**WHAT IS NEEDED:**
Reproduce each of the entries below word for word, leaving nothing out and changing nothing.

## Begin MATERIAL PROVIDED

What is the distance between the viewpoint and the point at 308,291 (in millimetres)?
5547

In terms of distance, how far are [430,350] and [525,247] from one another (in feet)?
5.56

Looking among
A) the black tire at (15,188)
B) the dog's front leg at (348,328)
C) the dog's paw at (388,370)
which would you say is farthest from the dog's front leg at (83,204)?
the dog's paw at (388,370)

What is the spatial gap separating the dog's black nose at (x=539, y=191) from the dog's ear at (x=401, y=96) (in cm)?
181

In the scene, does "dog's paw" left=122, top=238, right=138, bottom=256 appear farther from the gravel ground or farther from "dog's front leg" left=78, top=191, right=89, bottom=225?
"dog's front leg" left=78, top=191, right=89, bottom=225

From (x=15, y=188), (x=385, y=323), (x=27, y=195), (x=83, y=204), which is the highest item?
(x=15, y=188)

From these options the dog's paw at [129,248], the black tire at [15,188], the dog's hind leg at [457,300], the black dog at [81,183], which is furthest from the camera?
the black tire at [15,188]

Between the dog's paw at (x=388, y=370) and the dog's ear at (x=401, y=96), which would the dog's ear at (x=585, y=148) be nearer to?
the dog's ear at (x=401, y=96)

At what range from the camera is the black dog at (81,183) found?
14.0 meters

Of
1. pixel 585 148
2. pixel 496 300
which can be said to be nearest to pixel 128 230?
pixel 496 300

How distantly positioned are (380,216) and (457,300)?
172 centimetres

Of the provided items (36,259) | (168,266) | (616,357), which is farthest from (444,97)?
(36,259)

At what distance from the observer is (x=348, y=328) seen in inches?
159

## End MATERIAL PROVIDED

**SOLVED PROBLEM:**
What is the distance between the viewpoint and the point at 308,291 (in millimetres)?
5547

In terms of distance, how far are [430,350] and [525,247] from one another (in feet)?
5.56

Looking among
A) the black tire at (15,188)
B) the dog's front leg at (348,328)
C) the dog's paw at (388,370)
which would you say is farthest from the dog's front leg at (83,204)?
the dog's paw at (388,370)

What is the spatial gap separating the dog's black nose at (x=539, y=191) from the dog's ear at (x=401, y=96) (in cm)?
181

In the scene, does "dog's paw" left=122, top=238, right=138, bottom=256 appear farther from the gravel ground or farther from "dog's front leg" left=78, top=191, right=89, bottom=225?
"dog's front leg" left=78, top=191, right=89, bottom=225

From (x=15, y=188), (x=385, y=323), (x=27, y=195), (x=83, y=204), which is the highest item?
(x=15, y=188)

From these options the dog's paw at [129,248], the black tire at [15,188], the dog's hind leg at [457,300], the black dog at [81,183], which is furthest from the camera?
the black tire at [15,188]

Between the dog's paw at (x=388, y=370) and the dog's ear at (x=401, y=96), which would the dog's ear at (x=585, y=148) be nearer to?
the dog's ear at (x=401, y=96)

At what range from the camera is the black dog at (81,183) found?
14.0 meters

Of
1. pixel 585 148
2. pixel 496 300
which can be said to be nearest to pixel 128 230?
pixel 496 300

How distantly positioned are (380,216) and (457,300)?
172 centimetres

Of the provided items (36,259) | (168,266) | (616,357), which is farthest from (444,97)?
(36,259)

At what distance from the observer is (x=348, y=328) seen in inches?
159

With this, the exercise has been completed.